Problem
Find the maximum product of two distinct numbers in a sequence of non-negative integers.
Examples
Example 1:
Input: nums = [1, 4, 3, 6, 7, 0]
Output: [6, 7]
Explanation: The pair (6, 7) gives the highest product of 42.
Solution
Method 1 - Use max and second maximum
We have already seen the problem with both positive and negative integers - Maximum Pairwise Product 2 - Find pair with maximum product in array of Integers.
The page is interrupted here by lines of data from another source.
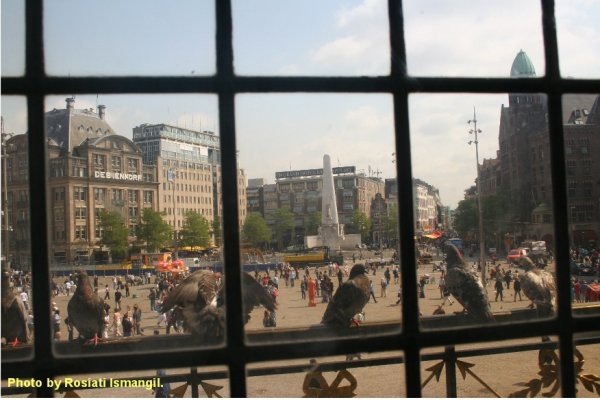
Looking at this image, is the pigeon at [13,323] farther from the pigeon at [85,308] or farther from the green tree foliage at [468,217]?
the green tree foliage at [468,217]

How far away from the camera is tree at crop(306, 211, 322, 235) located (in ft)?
121

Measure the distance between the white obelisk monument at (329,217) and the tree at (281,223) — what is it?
2.24 meters

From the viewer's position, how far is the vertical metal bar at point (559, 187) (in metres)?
1.15

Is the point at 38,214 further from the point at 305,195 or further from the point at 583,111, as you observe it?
the point at 305,195

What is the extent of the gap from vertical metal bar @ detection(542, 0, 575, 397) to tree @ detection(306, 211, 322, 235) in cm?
3543

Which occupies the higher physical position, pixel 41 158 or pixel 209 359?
pixel 41 158

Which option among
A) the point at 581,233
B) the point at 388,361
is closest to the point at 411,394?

Just use Maximum Pairwise Product 2 - Find pair with maximum product in array of Integers#Method 3 - Using Second Max and Second Min element, and just just use first and second max to find the answer.
So, the approach is:
- Traverse the array to identify the two largest distinct values.
- Return the product of these two values.
Code
Java
public class Solution {
public int maxProduct(int[] nums) {
if (nums.length < 2) {
return 0;
}
int max1 = Integer.MIN_VALUE, max2 = Integer.MIN_VALUE;
for (int num : nums) {
if (num > max1) {
max2 = max1;
max1 = num;
} else if (num > max2 && num != max1) {
max2 = num;
}
}
return max1 * max2;
}
public static void main(String[] args) {
Solution solution = new Solution();
int[] nums1 = {1, 4, 3, 6, 7, 0};
System.out.println("The maximum product of two distinct numbers is: " + solution.maxProduct(nums1)); // Output: 42
}
}
Python
class Solution:
def maxProduct(self, nums):
if len(nums) < 2:
return 0
max1 = max2 = float('-inf')
for num in nums:
if num > max1:
max2 = max1
max1 = num
elif num > max2 and num != max1:
max2 = num
return max1 * max2
# Example usage
solution = Solution()
nums1 = [1, 4, 3, 6, 7, 0]
print(f"The maximum product of two distinct numbers is: {solution.maxProduct(nums1)}") # Output: 42
Complexity
- ⏰ Time complexity:
O(n), wherenis the length of the input array because we traverse the array a constant number of times. - 🧺 Space complexity:
O(1), as we are using a constant amount of extra space regardless of the input size.